Imitemos a San Pablo que decía: “Dios me libre de gloriarme si no es en la Cruz de Nuestro Señor Jesucristo” (Gál 6,14). Y
¿qué mayor gloria puede haber que ser amado por un Dios que llegó a dar su Sangre y su vida por cada uno de nosotros? Por
esto, todos cuantos tenemos fe hemos de preguntarnos ¿Cómo es posible tener otro amor distinto del de Dios? ¿Cómo no
amarle viendo sus pies y manos taladrados y soportando el peso de todo su cuerpo Crucificado? ¿Cómo no nos sentiremos
movidos a amar a Jesús viéndole morir de dolor por nuestro amor?

Sobre la Pasión, escribe el profeta Isaías: “Y con todo eran nuestras dolencias las que Él llevaba y nuestros dolores los que
soportaba” (Is 53,4). Y en el versículo siguiente añade: “Él ha sido herido por nuestras rebeldías, molido por nuestras culpas”
(Is 53,5).

Por consiguiente, Jesucristo sufrió estas penas y dolores para liberarnos de ellas. Jesucristo se nos deja ver sobre una Cruz,
atravesado por tres clavos, derramando su Sangre y agonizando entre enormes dolores. Yo pregunto: ¿por qué se nos
presenta a Jesús en un estado tan conmovedor? ¿Busca nuestra compasión? No, ciertamente que no. Jesús no busca nuestra
compasión sino nuestro amor.

Ya nos había dicho: “Con amor eterno te he amado” (Jr 31,3), pero, al ver que no bastaba esta aclaración para superar nuestra
tibieza, y para movernos a su amor, nos demostró, en la práctica, cómo era el amor que nos tenía. Por ello, no dudó en morir
de dolores por nosotros y mostrarnos así la inmensidad de su cariño.
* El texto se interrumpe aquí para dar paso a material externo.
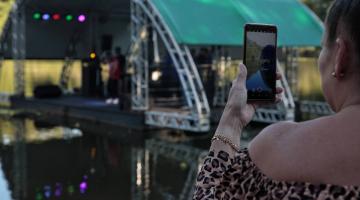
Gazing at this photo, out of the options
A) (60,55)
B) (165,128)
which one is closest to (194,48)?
(165,128)

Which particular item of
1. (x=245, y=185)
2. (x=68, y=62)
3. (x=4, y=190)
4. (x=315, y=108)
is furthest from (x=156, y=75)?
(x=245, y=185)

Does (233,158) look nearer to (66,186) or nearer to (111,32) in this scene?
(66,186)

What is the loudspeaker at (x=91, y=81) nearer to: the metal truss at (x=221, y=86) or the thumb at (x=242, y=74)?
the metal truss at (x=221, y=86)

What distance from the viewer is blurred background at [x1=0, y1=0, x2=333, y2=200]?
30.0 ft

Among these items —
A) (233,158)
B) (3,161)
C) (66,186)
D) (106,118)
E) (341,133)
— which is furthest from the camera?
(106,118)

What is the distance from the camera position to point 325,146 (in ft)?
4.02

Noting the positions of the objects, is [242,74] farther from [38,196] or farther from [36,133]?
[36,133]

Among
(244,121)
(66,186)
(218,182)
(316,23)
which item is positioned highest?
(316,23)

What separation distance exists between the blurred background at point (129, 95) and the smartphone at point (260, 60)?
6167 mm

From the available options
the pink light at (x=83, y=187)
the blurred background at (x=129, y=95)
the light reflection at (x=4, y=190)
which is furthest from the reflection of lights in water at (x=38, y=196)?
the pink light at (x=83, y=187)

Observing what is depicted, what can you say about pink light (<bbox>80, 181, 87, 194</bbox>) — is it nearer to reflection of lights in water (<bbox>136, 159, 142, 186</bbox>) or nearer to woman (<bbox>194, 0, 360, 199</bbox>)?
reflection of lights in water (<bbox>136, 159, 142, 186</bbox>)

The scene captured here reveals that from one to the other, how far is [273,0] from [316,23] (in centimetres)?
129

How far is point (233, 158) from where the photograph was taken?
1483mm

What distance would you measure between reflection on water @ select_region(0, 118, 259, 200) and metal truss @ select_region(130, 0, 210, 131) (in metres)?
0.39
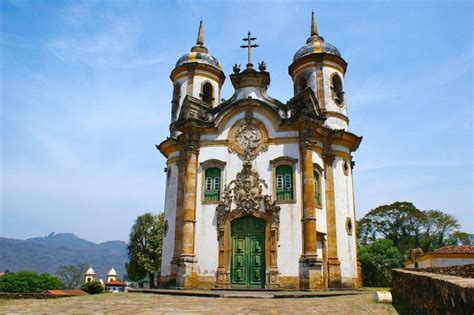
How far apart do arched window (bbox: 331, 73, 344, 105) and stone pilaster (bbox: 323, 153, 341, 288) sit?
4.41m

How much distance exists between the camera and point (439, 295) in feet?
14.9

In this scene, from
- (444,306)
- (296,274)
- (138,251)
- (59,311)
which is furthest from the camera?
(138,251)

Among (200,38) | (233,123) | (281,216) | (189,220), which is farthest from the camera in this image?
(200,38)

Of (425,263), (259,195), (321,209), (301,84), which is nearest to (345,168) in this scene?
(321,209)

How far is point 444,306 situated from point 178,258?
1548 cm

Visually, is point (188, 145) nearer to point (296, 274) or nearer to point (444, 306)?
point (296, 274)

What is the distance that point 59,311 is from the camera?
843 centimetres

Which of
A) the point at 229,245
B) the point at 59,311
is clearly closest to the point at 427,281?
the point at 59,311

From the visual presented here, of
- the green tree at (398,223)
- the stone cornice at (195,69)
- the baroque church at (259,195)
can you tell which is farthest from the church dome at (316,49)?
the green tree at (398,223)

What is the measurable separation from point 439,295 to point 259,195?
1421 cm

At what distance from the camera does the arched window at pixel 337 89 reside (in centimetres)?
2345

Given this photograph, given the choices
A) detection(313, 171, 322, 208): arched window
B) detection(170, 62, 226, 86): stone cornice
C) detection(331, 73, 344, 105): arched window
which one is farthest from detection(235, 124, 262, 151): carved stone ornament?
detection(170, 62, 226, 86): stone cornice

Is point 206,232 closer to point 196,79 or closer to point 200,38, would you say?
point 196,79

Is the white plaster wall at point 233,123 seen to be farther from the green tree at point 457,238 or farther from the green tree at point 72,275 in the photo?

De esta manera nos lo asegura San Pablo: “Cristo nos
amó y se entregó por nosotros” (Ef 5,2).

No podemos dejar de contemplar, tampoco, a nuestra Madre al pie de la cruz. Su participación totalmente particular en la
obra de nuestra redención llevada a cabo por Jesucristo, la hace corredentora[3], la asocia de una manera del todo singular a
Cristo y nos enseña a nosotros a asociarnos a su pasión.